The terminology used in the description of the various embodiments is for the purpose of describing particular embodiments only and is not intended to be limiting of the invention. As used in the various embodiments described, the singular forms "a", "an" and "the" are intended to include the plural forms as well, unless the context clearly indicates otherwise. "it should also be understood that the terms and/or are used herein to refer to and include any and all combinations of one or more of the associated listed items. It will be further understood that the terms "comprises" and/or "comprising," when used in this specification, specify the presence of stated features, integers, steps, operations, elements, and/or components, but do not preclude the presence or addition of one or more other features, integers, steps, operations, elements, components, and/or groups thereof.

As used herein, the term "if" is optionally to be interpreted to mean "when" or on "or" in response to a decision "or" in response to a detection ", depending on the context. Similarly, the phrase "if it is decided" or if [ a stated condition or event ] is detected "is optionally to be construed as meaning" upon deciding.. or "in response to deciding" or "upon detecting [ the condition or event ] or" in response to detecting [ the condition or event ], depending on the context. "

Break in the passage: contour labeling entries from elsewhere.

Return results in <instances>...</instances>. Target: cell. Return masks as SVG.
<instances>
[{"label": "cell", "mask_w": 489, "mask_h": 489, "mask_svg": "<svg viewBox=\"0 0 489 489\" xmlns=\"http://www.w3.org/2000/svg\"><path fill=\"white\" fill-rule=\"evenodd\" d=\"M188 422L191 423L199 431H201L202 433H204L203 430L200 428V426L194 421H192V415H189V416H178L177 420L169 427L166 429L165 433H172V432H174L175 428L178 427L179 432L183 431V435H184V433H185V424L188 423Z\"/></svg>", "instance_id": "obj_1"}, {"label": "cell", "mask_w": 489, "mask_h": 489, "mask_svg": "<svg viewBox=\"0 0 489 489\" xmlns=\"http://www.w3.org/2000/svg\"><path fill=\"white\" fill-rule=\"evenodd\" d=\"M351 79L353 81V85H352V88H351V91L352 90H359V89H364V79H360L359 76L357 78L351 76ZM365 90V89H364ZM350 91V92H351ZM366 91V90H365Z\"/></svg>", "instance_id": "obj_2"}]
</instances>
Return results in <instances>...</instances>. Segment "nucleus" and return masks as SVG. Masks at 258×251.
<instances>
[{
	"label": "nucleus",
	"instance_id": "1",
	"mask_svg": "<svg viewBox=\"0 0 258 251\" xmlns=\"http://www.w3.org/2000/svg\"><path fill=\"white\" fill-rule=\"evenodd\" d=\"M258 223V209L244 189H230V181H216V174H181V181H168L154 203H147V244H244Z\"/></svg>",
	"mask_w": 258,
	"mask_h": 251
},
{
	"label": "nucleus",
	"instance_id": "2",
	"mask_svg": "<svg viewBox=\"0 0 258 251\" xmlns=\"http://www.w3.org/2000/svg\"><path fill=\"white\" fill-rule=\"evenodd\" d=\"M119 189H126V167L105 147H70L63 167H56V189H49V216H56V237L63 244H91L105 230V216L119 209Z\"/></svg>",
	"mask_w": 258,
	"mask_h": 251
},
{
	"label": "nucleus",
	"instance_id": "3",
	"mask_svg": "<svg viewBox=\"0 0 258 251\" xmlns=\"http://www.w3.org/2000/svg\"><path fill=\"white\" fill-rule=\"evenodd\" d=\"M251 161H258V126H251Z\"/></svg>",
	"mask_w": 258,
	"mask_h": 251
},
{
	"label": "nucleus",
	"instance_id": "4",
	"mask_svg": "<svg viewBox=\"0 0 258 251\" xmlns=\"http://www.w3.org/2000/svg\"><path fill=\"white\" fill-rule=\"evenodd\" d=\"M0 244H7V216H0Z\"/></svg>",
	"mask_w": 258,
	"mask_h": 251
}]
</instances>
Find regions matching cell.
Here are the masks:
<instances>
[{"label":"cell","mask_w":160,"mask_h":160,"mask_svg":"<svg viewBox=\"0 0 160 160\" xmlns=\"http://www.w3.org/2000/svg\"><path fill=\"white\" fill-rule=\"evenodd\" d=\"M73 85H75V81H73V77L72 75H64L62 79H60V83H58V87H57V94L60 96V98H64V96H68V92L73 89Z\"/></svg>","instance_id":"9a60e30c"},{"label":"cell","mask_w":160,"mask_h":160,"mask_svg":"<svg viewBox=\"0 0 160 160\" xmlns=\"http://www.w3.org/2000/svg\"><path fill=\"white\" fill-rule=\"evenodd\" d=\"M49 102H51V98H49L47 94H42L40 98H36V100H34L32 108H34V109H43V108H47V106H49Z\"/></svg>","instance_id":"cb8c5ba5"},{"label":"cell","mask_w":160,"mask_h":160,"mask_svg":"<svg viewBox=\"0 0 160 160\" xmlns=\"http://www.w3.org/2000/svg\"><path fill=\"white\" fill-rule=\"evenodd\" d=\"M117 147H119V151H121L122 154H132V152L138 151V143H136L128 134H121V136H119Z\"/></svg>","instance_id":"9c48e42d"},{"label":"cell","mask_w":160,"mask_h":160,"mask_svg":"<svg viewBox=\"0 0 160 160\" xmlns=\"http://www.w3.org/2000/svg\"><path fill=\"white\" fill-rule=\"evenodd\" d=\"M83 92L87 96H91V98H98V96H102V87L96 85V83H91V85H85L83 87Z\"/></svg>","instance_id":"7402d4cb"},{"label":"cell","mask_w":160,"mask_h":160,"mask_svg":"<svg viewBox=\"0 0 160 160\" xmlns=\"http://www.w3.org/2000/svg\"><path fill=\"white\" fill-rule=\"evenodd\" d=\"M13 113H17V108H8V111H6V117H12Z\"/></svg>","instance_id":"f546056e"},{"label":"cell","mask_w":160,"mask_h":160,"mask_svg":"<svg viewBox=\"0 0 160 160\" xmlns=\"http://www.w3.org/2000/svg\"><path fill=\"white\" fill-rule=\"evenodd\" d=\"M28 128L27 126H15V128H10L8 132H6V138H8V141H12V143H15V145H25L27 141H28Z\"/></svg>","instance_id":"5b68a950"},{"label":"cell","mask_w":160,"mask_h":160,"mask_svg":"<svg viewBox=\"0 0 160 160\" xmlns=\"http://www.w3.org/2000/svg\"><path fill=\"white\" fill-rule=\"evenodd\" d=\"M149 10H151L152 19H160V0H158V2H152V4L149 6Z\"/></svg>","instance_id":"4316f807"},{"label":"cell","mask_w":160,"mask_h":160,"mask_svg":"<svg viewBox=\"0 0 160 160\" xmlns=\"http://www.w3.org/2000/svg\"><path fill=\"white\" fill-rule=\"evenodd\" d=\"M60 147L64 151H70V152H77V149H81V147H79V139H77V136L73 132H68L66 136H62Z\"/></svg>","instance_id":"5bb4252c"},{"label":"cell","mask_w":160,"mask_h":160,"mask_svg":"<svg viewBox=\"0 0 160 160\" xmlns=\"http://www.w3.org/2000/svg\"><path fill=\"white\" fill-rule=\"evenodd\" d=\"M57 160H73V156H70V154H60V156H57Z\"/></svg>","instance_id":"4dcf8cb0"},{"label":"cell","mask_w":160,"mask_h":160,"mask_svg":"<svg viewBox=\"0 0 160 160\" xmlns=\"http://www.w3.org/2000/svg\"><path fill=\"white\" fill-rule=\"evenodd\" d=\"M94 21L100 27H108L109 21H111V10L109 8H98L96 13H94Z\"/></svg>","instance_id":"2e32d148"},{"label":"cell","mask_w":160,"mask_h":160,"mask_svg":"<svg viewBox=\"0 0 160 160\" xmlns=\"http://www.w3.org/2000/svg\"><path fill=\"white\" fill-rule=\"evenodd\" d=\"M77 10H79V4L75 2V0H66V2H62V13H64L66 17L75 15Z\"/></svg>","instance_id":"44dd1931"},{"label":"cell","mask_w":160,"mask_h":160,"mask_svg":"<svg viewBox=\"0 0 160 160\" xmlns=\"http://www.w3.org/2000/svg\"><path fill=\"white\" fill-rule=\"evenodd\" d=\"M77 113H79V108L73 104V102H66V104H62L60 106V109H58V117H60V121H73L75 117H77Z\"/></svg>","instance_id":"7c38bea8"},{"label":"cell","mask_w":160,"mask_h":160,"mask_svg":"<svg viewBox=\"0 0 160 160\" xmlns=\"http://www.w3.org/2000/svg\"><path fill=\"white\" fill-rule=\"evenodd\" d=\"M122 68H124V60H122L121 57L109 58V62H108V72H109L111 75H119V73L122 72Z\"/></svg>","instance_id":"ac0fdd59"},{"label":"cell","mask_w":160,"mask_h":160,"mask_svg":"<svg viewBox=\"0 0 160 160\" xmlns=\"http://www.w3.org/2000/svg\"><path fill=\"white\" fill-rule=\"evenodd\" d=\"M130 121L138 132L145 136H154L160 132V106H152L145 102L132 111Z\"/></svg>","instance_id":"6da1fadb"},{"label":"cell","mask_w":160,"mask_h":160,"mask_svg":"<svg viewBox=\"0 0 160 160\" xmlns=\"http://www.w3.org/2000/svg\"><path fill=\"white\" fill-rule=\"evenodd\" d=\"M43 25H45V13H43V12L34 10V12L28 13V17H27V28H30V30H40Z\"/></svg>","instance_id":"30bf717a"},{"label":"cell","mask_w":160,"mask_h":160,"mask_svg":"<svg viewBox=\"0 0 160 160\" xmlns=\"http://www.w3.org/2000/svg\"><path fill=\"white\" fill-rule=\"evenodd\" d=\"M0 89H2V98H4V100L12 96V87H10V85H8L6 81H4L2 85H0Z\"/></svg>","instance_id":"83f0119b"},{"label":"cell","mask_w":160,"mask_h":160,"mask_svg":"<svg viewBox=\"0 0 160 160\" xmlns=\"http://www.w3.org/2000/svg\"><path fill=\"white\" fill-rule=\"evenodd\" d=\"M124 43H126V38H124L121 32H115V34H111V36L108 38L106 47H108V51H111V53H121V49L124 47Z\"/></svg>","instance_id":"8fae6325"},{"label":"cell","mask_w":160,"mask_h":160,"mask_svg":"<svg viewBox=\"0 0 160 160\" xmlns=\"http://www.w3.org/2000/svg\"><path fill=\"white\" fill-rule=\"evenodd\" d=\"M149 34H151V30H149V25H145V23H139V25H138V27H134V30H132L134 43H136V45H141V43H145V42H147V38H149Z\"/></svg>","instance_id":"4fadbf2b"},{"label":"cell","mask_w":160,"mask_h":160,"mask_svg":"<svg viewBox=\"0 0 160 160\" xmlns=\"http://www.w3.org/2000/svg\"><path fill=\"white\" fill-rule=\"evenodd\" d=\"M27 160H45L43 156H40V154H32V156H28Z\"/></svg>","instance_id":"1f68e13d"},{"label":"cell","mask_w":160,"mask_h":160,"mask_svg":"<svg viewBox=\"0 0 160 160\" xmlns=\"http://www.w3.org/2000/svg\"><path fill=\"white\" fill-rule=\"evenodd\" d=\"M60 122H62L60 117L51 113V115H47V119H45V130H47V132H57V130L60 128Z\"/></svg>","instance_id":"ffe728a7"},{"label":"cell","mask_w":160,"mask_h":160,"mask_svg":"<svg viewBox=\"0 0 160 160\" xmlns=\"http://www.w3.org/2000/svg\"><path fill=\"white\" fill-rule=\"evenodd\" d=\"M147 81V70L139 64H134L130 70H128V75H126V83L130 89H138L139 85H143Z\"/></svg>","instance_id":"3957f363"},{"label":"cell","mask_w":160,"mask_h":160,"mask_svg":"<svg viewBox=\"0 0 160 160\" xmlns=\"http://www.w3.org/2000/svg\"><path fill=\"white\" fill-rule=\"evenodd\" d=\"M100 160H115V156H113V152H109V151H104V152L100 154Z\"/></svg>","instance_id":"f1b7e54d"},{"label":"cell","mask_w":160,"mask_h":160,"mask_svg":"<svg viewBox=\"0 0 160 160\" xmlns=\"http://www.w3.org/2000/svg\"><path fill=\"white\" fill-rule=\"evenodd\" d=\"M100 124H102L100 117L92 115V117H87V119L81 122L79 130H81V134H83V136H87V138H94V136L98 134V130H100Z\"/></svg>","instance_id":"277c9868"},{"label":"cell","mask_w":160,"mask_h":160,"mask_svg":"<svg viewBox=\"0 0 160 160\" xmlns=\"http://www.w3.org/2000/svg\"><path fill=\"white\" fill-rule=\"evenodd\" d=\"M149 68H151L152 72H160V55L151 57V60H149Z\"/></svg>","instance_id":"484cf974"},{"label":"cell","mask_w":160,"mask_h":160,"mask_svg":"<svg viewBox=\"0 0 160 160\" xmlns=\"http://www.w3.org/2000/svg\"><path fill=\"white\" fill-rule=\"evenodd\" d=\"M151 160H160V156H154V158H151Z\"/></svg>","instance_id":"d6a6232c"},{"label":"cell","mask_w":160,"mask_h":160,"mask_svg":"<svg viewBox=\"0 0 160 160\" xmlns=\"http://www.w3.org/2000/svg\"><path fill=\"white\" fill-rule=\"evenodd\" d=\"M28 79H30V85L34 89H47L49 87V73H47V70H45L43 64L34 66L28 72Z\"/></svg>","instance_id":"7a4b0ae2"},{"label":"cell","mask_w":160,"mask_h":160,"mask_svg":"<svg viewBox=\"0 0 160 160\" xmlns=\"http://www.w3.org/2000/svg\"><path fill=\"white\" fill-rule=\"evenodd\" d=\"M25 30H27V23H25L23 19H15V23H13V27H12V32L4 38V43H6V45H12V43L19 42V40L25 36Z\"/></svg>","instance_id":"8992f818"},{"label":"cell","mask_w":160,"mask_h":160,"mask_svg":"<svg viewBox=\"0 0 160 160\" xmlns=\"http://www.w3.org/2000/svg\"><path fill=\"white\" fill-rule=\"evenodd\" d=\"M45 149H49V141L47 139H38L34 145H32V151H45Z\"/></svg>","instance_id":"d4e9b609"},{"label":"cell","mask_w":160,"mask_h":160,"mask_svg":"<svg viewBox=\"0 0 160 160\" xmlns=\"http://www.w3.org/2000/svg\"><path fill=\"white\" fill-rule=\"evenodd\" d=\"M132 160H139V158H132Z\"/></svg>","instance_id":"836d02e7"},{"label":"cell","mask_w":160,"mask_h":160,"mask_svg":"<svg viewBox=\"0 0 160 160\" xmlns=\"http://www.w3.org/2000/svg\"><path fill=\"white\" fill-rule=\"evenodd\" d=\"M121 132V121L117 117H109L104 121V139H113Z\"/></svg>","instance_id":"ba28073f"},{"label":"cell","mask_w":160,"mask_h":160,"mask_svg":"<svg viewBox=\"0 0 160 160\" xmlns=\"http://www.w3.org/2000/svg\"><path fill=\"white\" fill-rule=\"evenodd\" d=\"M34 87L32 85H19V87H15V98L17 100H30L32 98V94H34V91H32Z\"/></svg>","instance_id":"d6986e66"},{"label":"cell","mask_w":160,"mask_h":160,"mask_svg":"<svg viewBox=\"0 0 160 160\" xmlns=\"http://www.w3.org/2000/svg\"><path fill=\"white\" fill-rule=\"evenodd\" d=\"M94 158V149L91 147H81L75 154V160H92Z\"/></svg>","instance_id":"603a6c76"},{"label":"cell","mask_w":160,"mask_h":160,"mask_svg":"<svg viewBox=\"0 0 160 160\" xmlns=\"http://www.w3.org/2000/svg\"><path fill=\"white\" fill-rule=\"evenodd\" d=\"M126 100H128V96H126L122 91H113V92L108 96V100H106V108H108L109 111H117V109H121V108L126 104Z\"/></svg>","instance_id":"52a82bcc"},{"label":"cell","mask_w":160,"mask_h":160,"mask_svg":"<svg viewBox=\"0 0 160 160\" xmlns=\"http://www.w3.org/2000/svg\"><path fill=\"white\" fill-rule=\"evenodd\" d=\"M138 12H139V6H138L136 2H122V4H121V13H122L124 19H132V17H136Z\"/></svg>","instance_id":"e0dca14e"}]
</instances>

In addition, directional terms such as upper, lower, and the like do not denote any particular orientation, but rather the terms upper, lower, and the like are used to distinguish one element from another and to establish a relationship between the various elements.

Claims

1. a fuse assembly (10) comprising:

An insulator block (12) having an upper surface (14), a lower surface (16), and a side surface (18) between the upper surface (14) and the lower surface (16), the insulator block (12) defining a plurality of cavities (20) extending from the lower surface (16) to the upper surface (14), wherein an inner sidewall (22) of each cavity (20) of the plurality of cavities (20) defines a resilient locking arm (24);

a first terminal stud (26A) protruding from the upper surface (14) and secured within a first cavity (20) of the plurality of cavities (20) by a first locking arm;

a second terminal stud (26B) protruding from the upper surface (14) and secured within a second cavity (20) of the plurality of cavities (20) by a second locking arm; and

A bus bar (38), the bus bar (38) disposed generally parallel to a bottom surface of the insulator block (12), wherein the bus bar (38) is interconnected to the first terminal stud (26A) by an integral conductor (40), the integral conductor (40) having a lower terminal (42) connected to the bus bar (38) and an upper terminal (44) disposed generally parallel to the upper surface (14), the upper terminal (44) defining a first aperture configured to receive the first terminal, and wherein the bus bar (38) is interconnected to the second terminal stud (26B) by an integral fusible link (48), the fusible link (48) having a lower fuse terminal (50) connected to the bus bar (38) and an upper fuse terminal (52) disposed generally parallel to the upper surface (14), the upper fuse terminal defines a second aperture configured to receive the second terminal.

2. The fuse assembly (10) of claim 1, wherein the bus bar (38) is secured to the insulating block (12) by a locking tab defined by the lower surface (16) that is received within an aperture defined by the bus bar (38).

3. a fuse assembly (10) in accordance with claim 1 or 2, characterized in that the junction of the side surface (18) and the lower surface (16) is rounded.

4. The fuse assembly (10) according to any one of the preceding claims, characterized in that the fusible link (48) is arranged generally parallel to the side wall (22).

5. The fuse assembly (10) according to any one of the preceding claims, characterized in that the fusible link (48) is encapsulated within a polymer insulating material.

6. The fuse assembly (10) of any one of the preceding claims, wherein the first terminal stud (26A) defines a generally planar base plate (34) oriented generally perpendicular to the stud (26), and wherein the first locking arm secures the base plate (34) within the first cavity (20).